When you run skippr run, the CLI orchestrates a multi-phase pipeline that takes you from raw source data to materialised dbt models -- without writing any SQL, YAML, or pipeline config by hand.

The pipeline

Your Source

  │  discover ── reads schemas and infers structure

Schema Discovery

  │  map ── deterministic typed destination schemas

Schema Mapping

  │  sync ── extracts rows, loads into warehouse

Bronze Tables (raw data in your warehouse)

  │  dbt ── generates and runs silver/gold models

Silver Models ── staging: cleaned, typed, renamed


Gold Models ── marts: business-ready aggregations

Each phase runs automatically. You see real-time progress in the terminal UI (or structured logs in CI).

What happens at each step

  1. Discover -- reads your source system's metadata: table names, column names, data types. No manual DDL or schema definitions needed.
  2. Map -- deterministic algorithms design the destination schema: clean column names, appropriate type casts, staging model structure. Only metadata is used, never your actual data.
  3. Sync -- extracts rows and files from your source, writes them directly into your warehouse's bronze schema. Data flows from the machine running skippr straight to the warehouse -- row-level data is never sent anywhere else.
  4. Model -- generates a complete dbt project: source definitions, silver staging models with type casting and renaming, and gold mart models.
  5. Validate -- compiles and runs the dbt project against your warehouse to confirm everything materialises cleanly.

Incremental by default

Re-running skippr run on an existing project doesn't start from scratch:

  • Data sync -- offsets are tracked internally. Only new and changed rows are extracted and loaded.
  • dbt models -- existing models are preserved. The agent updates or adds new models as the source evolves.

This means you can run the same pipeline on a schedule and it behaves like a proper incremental ETL -- no custom state management required.

Data privacy

Row-level data only ever exists in two places: the machine running skippr, and your warehouse.

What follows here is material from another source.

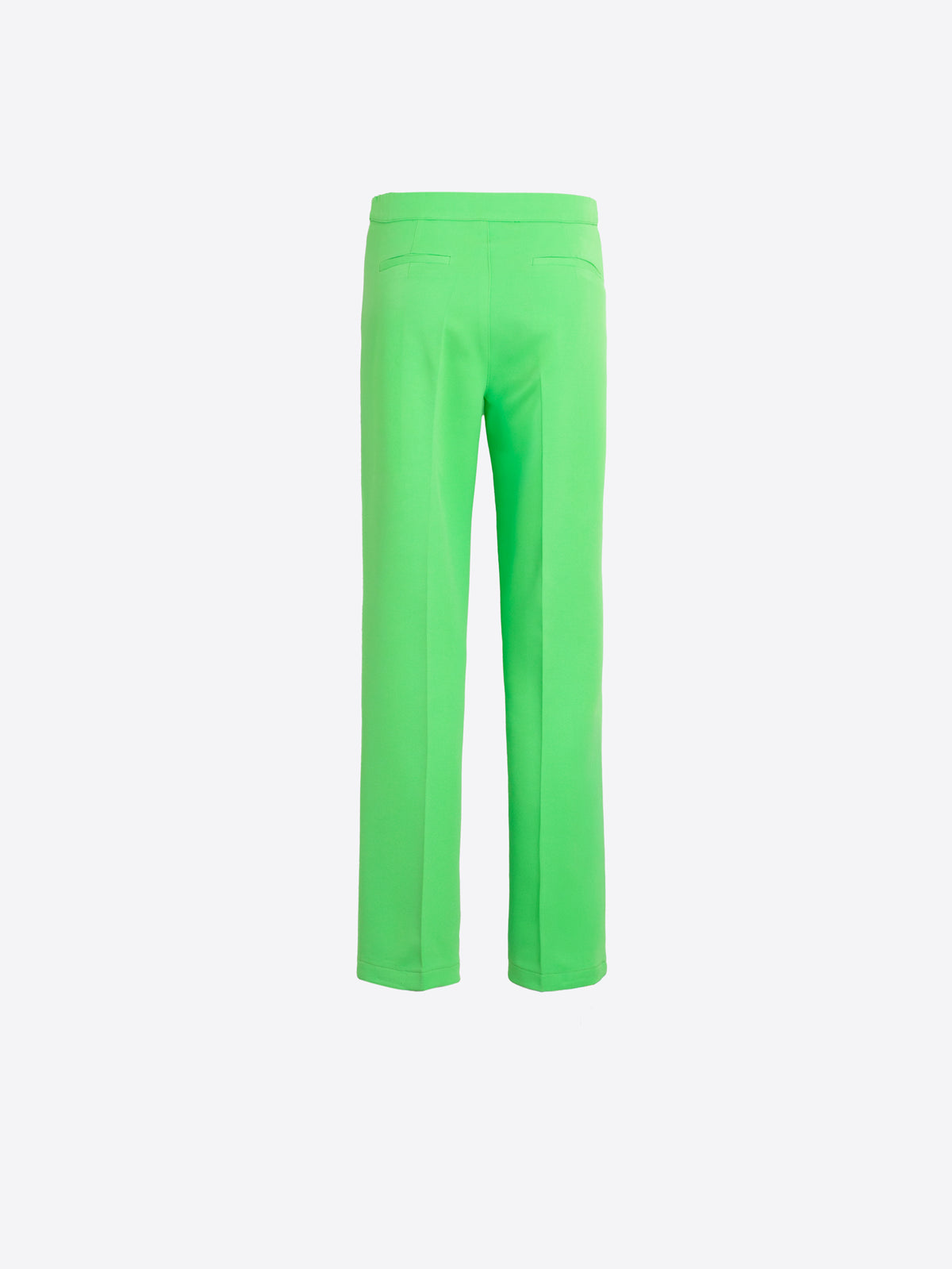 Vilagallo Vibrant Green Trousers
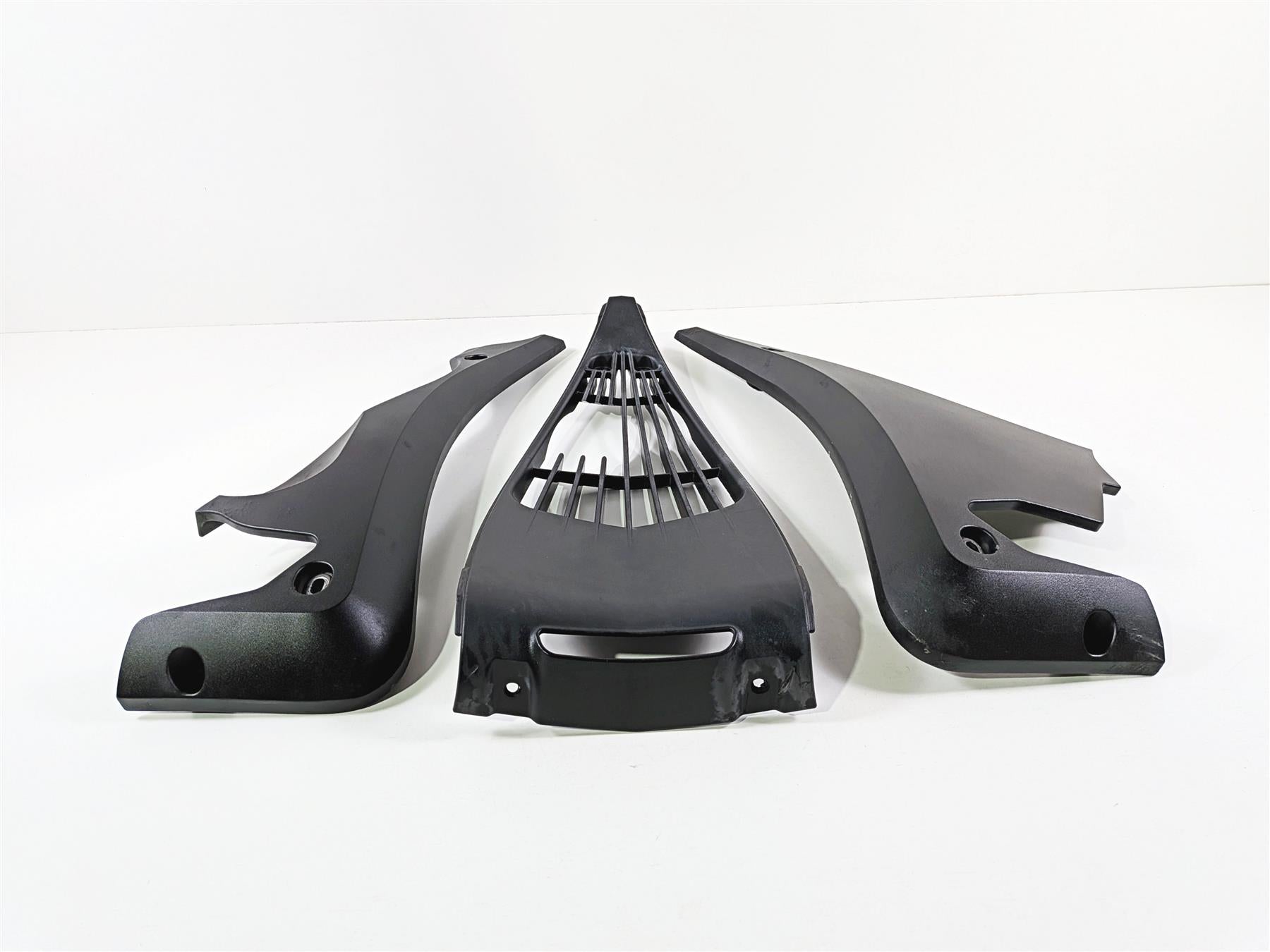 2016 Victory Cross Country Oil Cooler Fairing Cover Set 5136647 5140406 5437803 {{ shop.shopifyCountryName }} - Mototech271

  • Source data is read locally and written directly to the warehouse API (Snowflake REST, BigQuery API, Postgres wire protocol, etc.). It is never sent to Skippr or any third party.
  • AI modeling uses only metadata (table names, column names, types) by default. Data samples can optionally be sent to improve model quality but are off by default.
  • The Skippr backend receives only pipeline metadata and usage metrics (e.g. run status, table counts, credit consumption). No source data or warehouse data is sent.
  • Credentials live in environment variables, never in config files.

Output structure

The pipeline creates schemas in your warehouse using the project name:

TierSchema nameContents
Bronze<warehouse_schema> (e.g. RAW)Raw extracted data
Silver<project>_silver (e.g. my_project_silver)Staged, cleaned, typed
Gold<project>_gold (e.g. my_project_gold)Business-ready models

Local artifacts

Pipeline state, logs, and intermediate files are stored under .skippr/ in your working directory. See Logs and Artifacts for the full layout.